4. Dépendance, Identité et le Rôle Ambivalent des Réseaux Sociaux (Serge Tisseron, Psychiatre et Docteur en Psychologie) :
On observe une dépendance matérielle croissante des adolescents à leur famille sur une période plus longue, couplée à une dépendance psychologique croissante aux réseaux sociaux, créant une contradiction.
La dépendance aux réseaux sociaux est liée au manque d'espaces de rencontre physiques pour les jeunes, à la recherche de popularité pour ceux en difficulté scolaire, et aux algorithmes regroupant les usagers par centres d'intérêt.
Cette contradiction peut se traduire par de nouvelles symptomatalogies :
Syndrome de Münchhausen partagé : Adolescents maltraités qui adoptent une complicité avec leurs parents dans les services de soins.
Identification pathologique via les réseaux sociaux : Adolescents prétendant avoir des symptômes (autisme, troubles bipolaires, Gilles de la Tourette) mis en avant par des youtubeurs.
Les réseaux sociaux ont des effets ambivalents sur la santé mentale (lutte contre la solitude, augmentation des amitiés existantes), mais aussi des risques.
L'éducation par les pairs en ligne (via youtubeurs et communautés) est une réalité et peut être une alternative ou un complément aux stratégies traditionnelles d'éducation à la santé mentale.
Il faut se méfier de la "prédiction qui se réalise" (dire que les ados vont mal peut contribuer à cela).
L'engagement des jeunes dans des causes diverses est un signe positif.
Un point commun à leur souffrance est une crise de confiance envers les autres et envers soi. Il est crucial de renforcer leur estime de soi.
Il faut valoriser les compétences extrascolaires, souvent ignorées par l'institution.
Les parents ont intérêt à s'intéresser aux domaines d'intérêt de leurs enfants (numérique, jeux vidéo, musique, réseaux sociaux) pour renforcer la confiance mutuelle et comprendre la nouvelle société.

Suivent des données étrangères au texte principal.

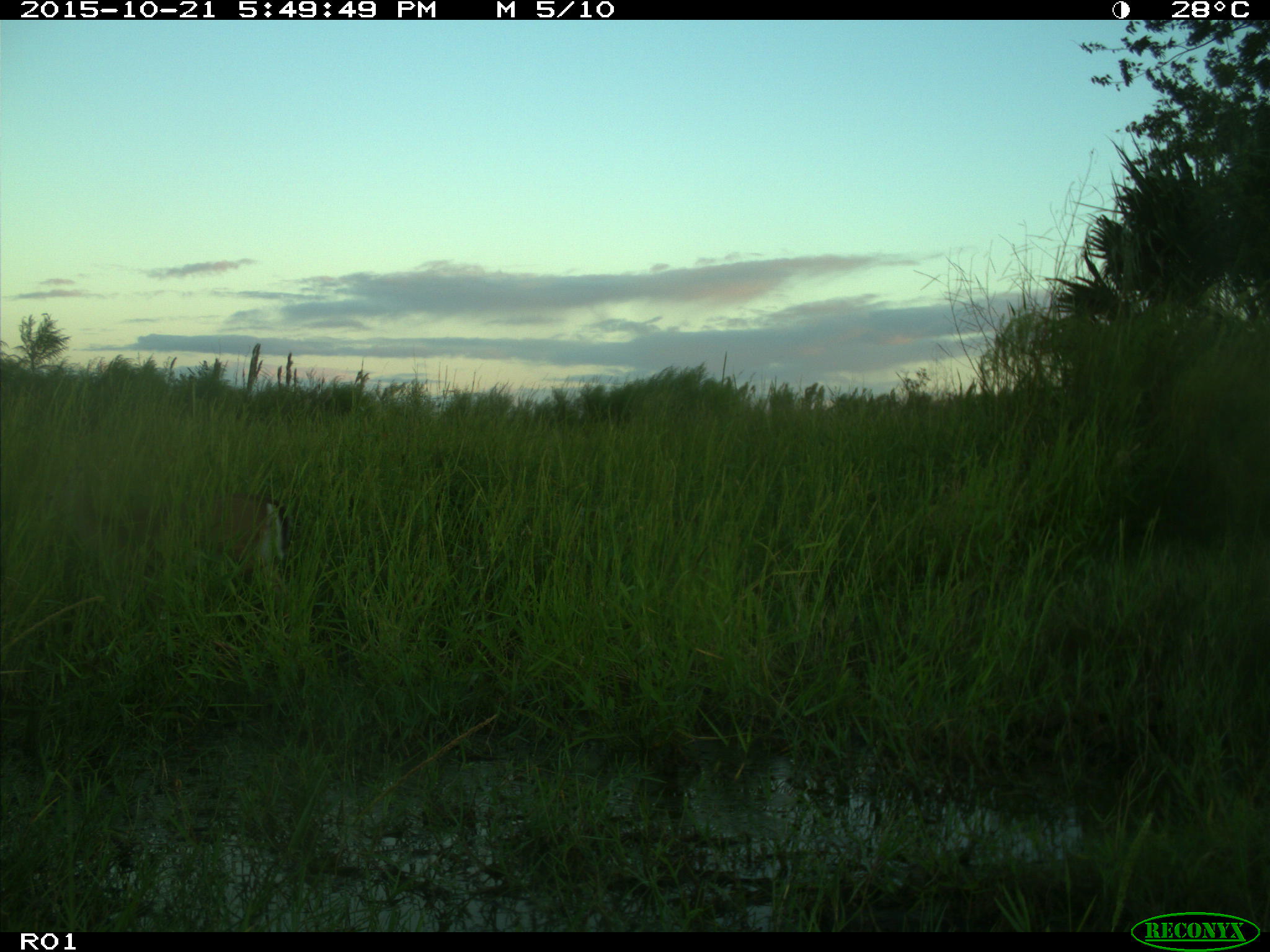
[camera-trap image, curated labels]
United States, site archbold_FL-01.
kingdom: Animalia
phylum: Chordata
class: Mammalia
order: Artiodactyla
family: Cervidae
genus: Odocoileus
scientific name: Odocoileus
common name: deer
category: unidentified deer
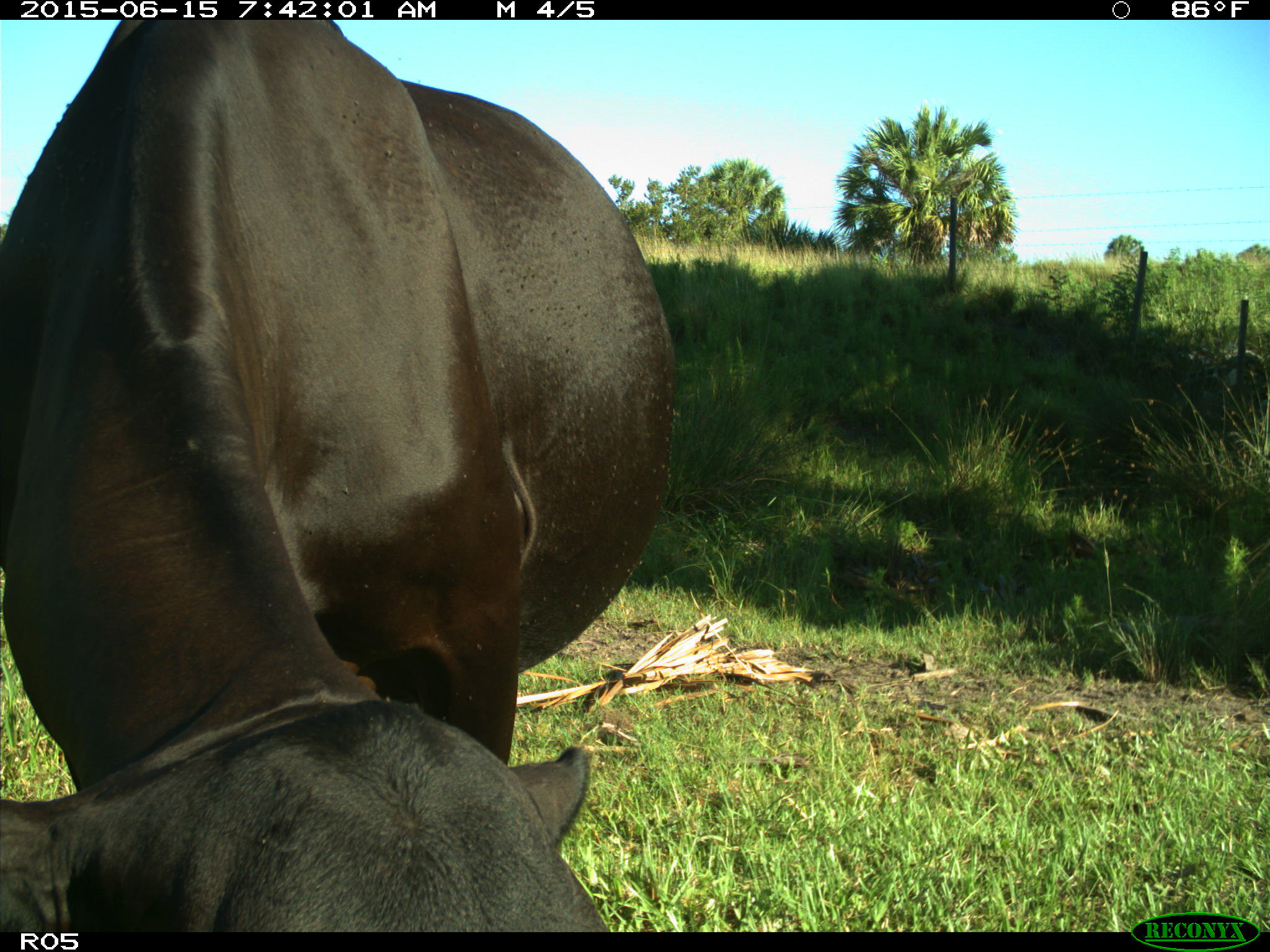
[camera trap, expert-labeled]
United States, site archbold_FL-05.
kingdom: Animalia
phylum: Chordata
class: Mammalia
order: Artiodactyla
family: Bovidae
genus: Bos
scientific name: Bos taurus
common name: domestic cow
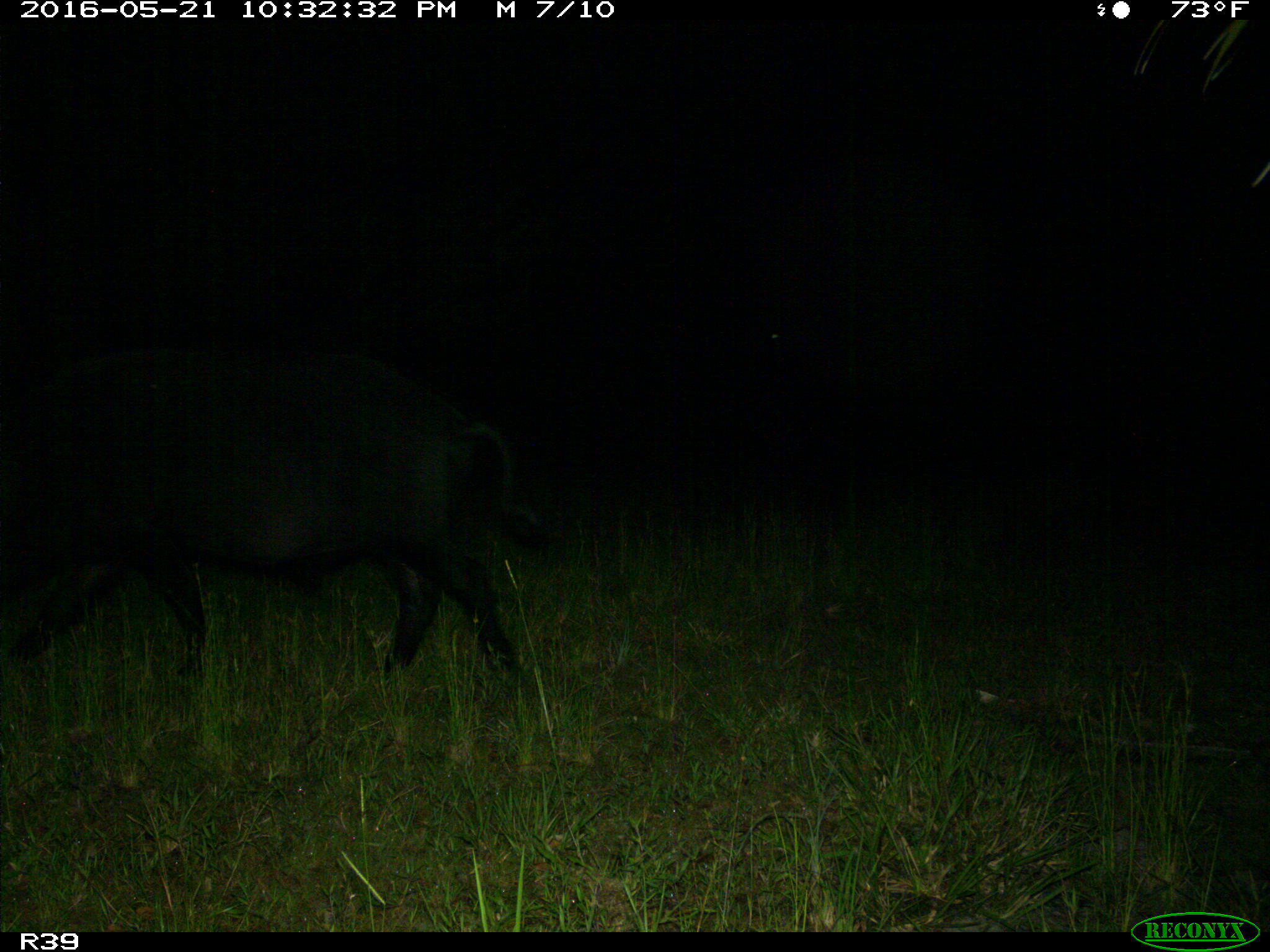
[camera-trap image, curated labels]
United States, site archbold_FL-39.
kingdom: Animalia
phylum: Chordata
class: Mammalia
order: Artiodactyla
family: Suidae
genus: Sus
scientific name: Sus scrofa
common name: wild boar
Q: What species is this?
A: Sus scrofa (wild boar).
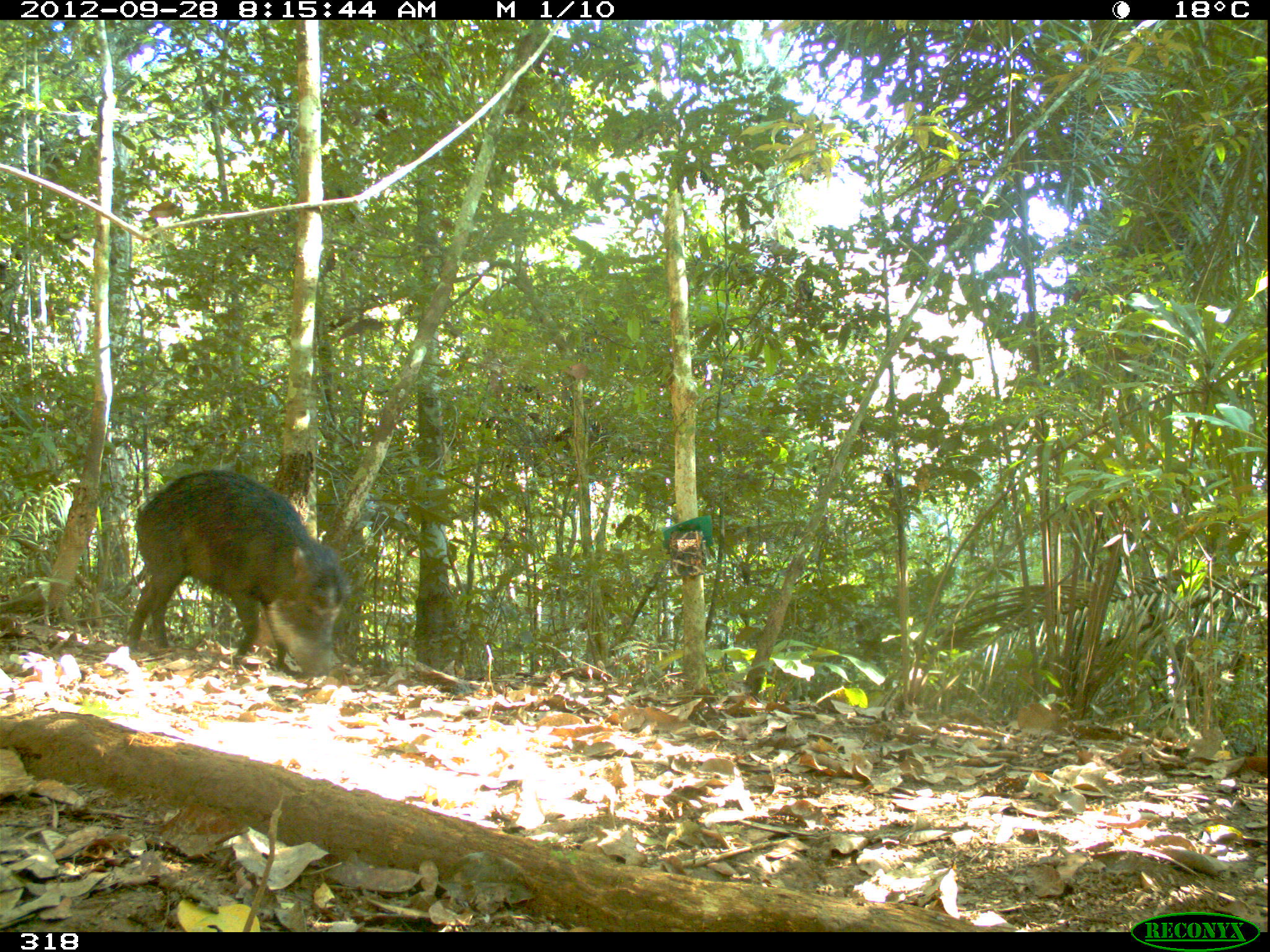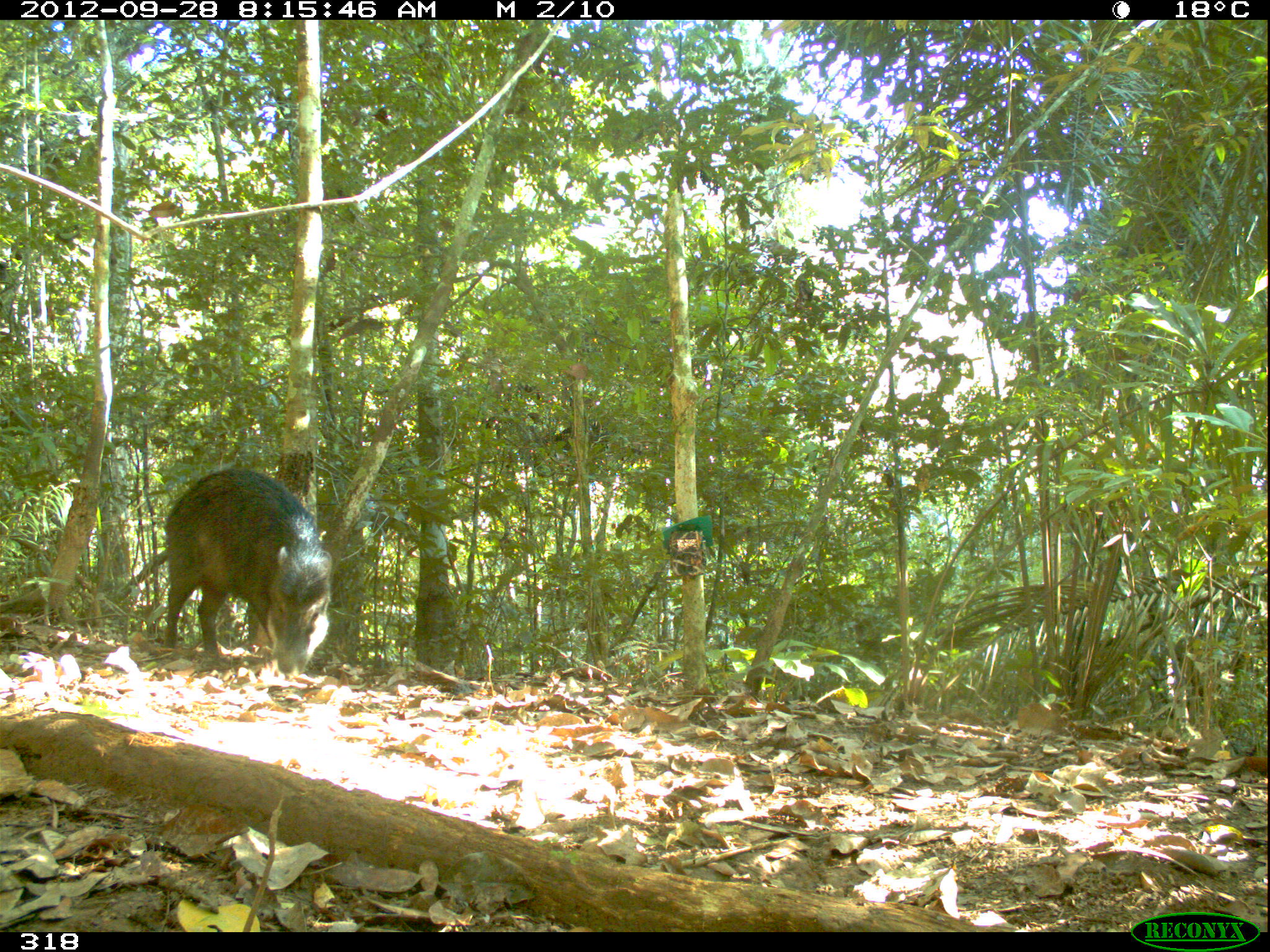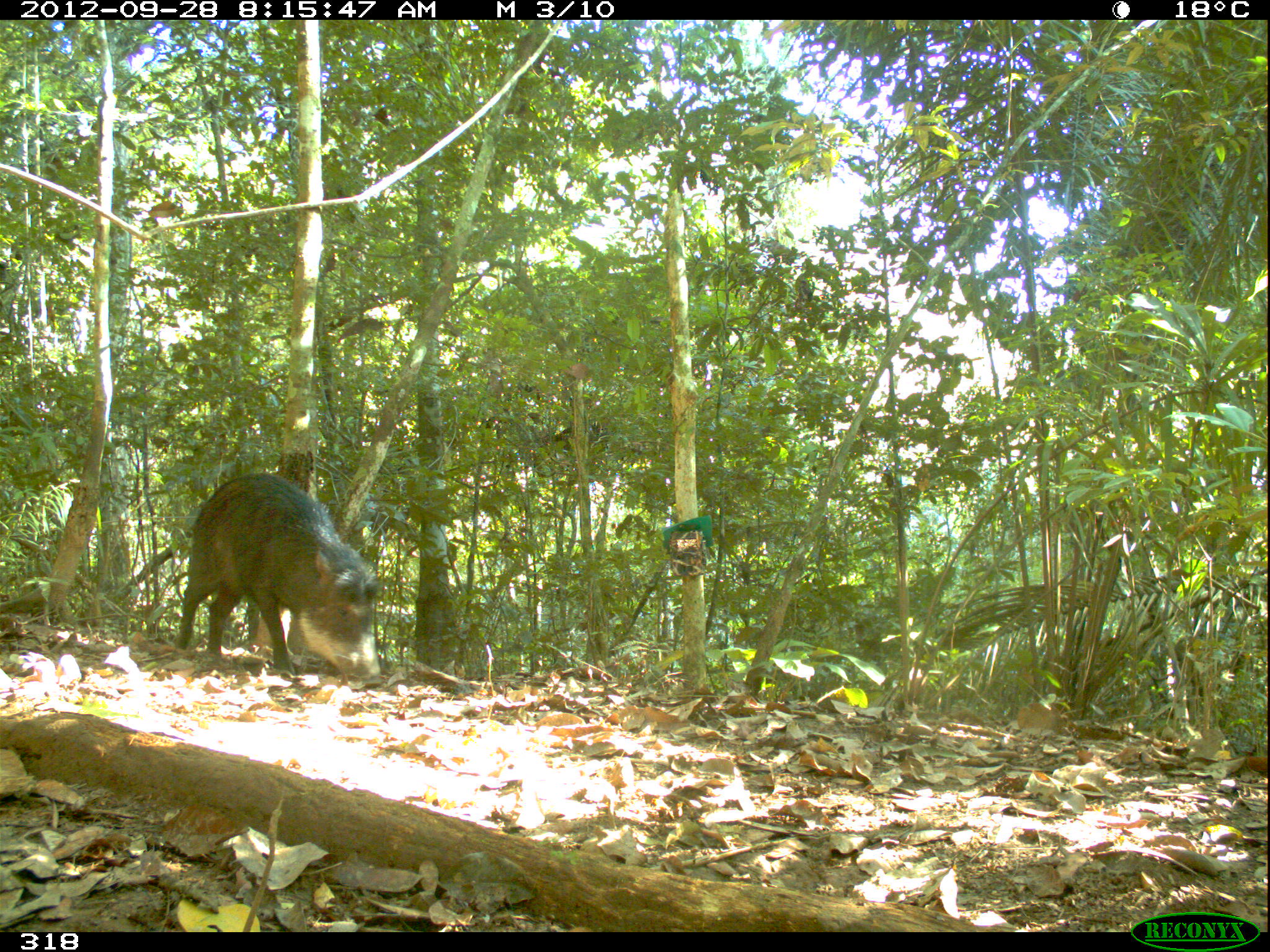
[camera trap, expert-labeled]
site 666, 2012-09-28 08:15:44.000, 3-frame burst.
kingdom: Animalia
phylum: Chordata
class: Mammalia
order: Artiodactyla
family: Tayassuidae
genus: Tayassu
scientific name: Tayassu pecari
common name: white-lipped peccary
Tayassu pecari (white-lipped peccary).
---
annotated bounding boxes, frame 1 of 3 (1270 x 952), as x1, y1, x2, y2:
tayassu pecari: 124, 467, 351, 678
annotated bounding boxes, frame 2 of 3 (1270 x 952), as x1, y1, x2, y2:
tayassu pecari: 163, 465, 334, 677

"le problème n'est pas qu'ils aient cette dépendance à leur famille seulement c'est pas qu'ils aient seulement cette dépendance aux réseaux sociaux c'est que les deux sont en contradiction absolue c'est ça le problème"
"l'éducation par les pères dans PS évidemment est une alternative ou un complément aux stratégies d'éducation à la santé traditionnelle"
"toute leur souffrance à mon avis un point commun et c'est làdus que je voudrais terminer c'est que c'est c'est une crise de confi envers les autres envers soi donc je pense que si on veut faire en sorte que les choses évoluent au mieux ben il faut vraiment renforcer toutes les occasions qu'on a d'augmenter leur estime d'eux-même"
Conclusion Générale :
Les experts convergent sur la nécessité d'une approche globale et coordonnée pour faire face à la crise de la santé mentale des enfants et des adolescents.
Cela implique une meilleure compréhension des facteurs de risque et de protection (biologiques, psychologiques, sociaux), une action précoce dès la périnatalité, un renforcement des moyens de la pédopsychiatrie et des autres institutions (éducation, justice, social), une prise en compte de l'impact des nouvelles technologies et des réseaux sociaux, une valorisation de l'estime de soi des jeunes, et une remise en question des déterminismes pour favoriser un devenir positif.
La prévention, sous toutes ses formes, est un enjeu majeur.